HenrikBengtsson / progressr

三 R package: An Inclusive, Unifying API for Progress Updates
https://progressr.futureverse.org
281 stars 12 forks source link

Creating a progressor object outside `with_progress()`? #83

Open DavisVaughan opened 4 years ago

DavisVaughan commented 4 years ago

So I've deprecated .progress in furrr, and was planning on writing a vignette on using progressr.

My first thought was to create an example like the one below, but it errors. It seems like the progressor() call must be called from within with_progress(). Is that right? I tried to look around for documentation about this but I can't find anything, maybe I'm just missing it.

I know there is a developer/user separation of the APIs, but as of right now I think that this is how users might want to construct progress enabled functions to pass to future_map(). Does this seem reasonable?

library(progressr)
#> Warning: package 'progressr' was built under R version 4.0.2
library(purrr)

set.seed(123)

x <- replicate(n = 10, runif(20), simplify = FALSE)
p <- progressor(steps = length(x))

slow_fn <- function(x) {
  p()
  Sys.sleep(.1)
  sum(x)
}

with_progress({
  map(x, slow_fn)
})
#> Error in error("length(timestamp) == 0L") : 
#>   .validate_internal_state(‘handler(type=update) ... end’): length(timestamp) == 0L
#> Error in error("length(timestamp) == 0L") : 
#>   .validate_internal_state(‘reporter_args() ... begin’): length(timestamp) == 0L
DavisVaughan commented 4 years ago

Upon more study, this works with initiate = FALSE.

It requires setting steps (which is reasonable), but also requires setting auto_finish. I wonder if that could default to TRUE somewhere around here? https://github.com/HenrikBengtsson/progressr/blob/470b94b5760c78a9ec7973eb0fb69c850f18477e/R/make_progression_handler.R#L318

library(progressr)
library(purrr)

set.seed(123)

x <- replicate(n = 10, runif(20), simplify = FALSE)
p <- progressor(initiate = FALSE)

slow_fn <- function(x) {
  p()
  Sys.sleep(.1)
  sum(x)
}

with_progress({
  p(type = "initiate", steps = length(x), auto_finish = TRUE)
  purrr::map(x, slow_fn)
})
HenrikBengtsson commented 4 years ago

Yes something like that. Just for my clarification, you second example is just a proof of concept correct; I don't see an advantage of:

with_progress({
  p(type = "initiate", steps = length(x), auto_finish = TRUE)
  purrr::map(x, slow_fn)
})

over

with_progress({
  p <- progressor(along=x)
  purrr::map(x, slow_fn)
})

Or are you arguing for a different coding style rather than verbosity?

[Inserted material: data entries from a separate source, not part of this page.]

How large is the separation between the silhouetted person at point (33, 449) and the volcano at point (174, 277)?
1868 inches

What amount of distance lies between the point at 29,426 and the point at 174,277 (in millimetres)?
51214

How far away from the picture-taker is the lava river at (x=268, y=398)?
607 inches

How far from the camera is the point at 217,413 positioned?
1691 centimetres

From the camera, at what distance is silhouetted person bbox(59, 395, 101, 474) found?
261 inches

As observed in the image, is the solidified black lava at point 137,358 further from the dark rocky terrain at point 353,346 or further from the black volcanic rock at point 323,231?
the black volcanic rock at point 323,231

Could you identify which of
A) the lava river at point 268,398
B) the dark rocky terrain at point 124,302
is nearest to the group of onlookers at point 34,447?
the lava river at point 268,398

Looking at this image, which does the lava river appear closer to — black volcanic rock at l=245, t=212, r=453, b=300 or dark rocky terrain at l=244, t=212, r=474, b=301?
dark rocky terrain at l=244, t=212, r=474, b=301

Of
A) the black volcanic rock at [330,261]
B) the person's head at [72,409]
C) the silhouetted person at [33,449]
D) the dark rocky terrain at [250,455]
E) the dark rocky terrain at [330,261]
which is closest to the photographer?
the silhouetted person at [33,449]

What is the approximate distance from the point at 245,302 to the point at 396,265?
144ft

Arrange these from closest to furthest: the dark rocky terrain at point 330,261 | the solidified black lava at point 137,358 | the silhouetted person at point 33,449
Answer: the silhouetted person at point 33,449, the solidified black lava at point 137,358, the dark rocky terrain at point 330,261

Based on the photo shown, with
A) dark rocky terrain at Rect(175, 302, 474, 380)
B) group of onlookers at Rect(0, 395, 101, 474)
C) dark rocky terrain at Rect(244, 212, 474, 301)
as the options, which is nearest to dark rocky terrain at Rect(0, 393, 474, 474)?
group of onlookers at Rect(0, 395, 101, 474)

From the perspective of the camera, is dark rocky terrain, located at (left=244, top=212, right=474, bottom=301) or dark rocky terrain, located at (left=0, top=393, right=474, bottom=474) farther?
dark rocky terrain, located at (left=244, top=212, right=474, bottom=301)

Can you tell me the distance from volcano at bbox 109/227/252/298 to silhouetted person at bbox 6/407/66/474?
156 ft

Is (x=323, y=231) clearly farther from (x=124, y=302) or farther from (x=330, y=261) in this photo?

PS. Thxs for all your recent work everywhere; I just came out of a long sprint, need to slow down a bit, and catch up with backlogs at work.

DavisVaughan commented 4 years ago

I think you are right, I was just thinking about this example below from the perspective of a user. When writing slow_fn(), I'd be "using" p() before I ever create it, which might be somewhat confusing. Then I create p later on in the with_progress() expression. It just requires a bit of lexical scoping knowledge, but I think the code itself is pretty clean.

I'm working on the vignette now. I'm planning on using the style below, plus an explanation about why you generally need to create p inside of the with_progress() call (because it signals that first "initiate" condition on creation). I might still include one example about how to delay that "initiate" signal, but I won't suggest it as best practice.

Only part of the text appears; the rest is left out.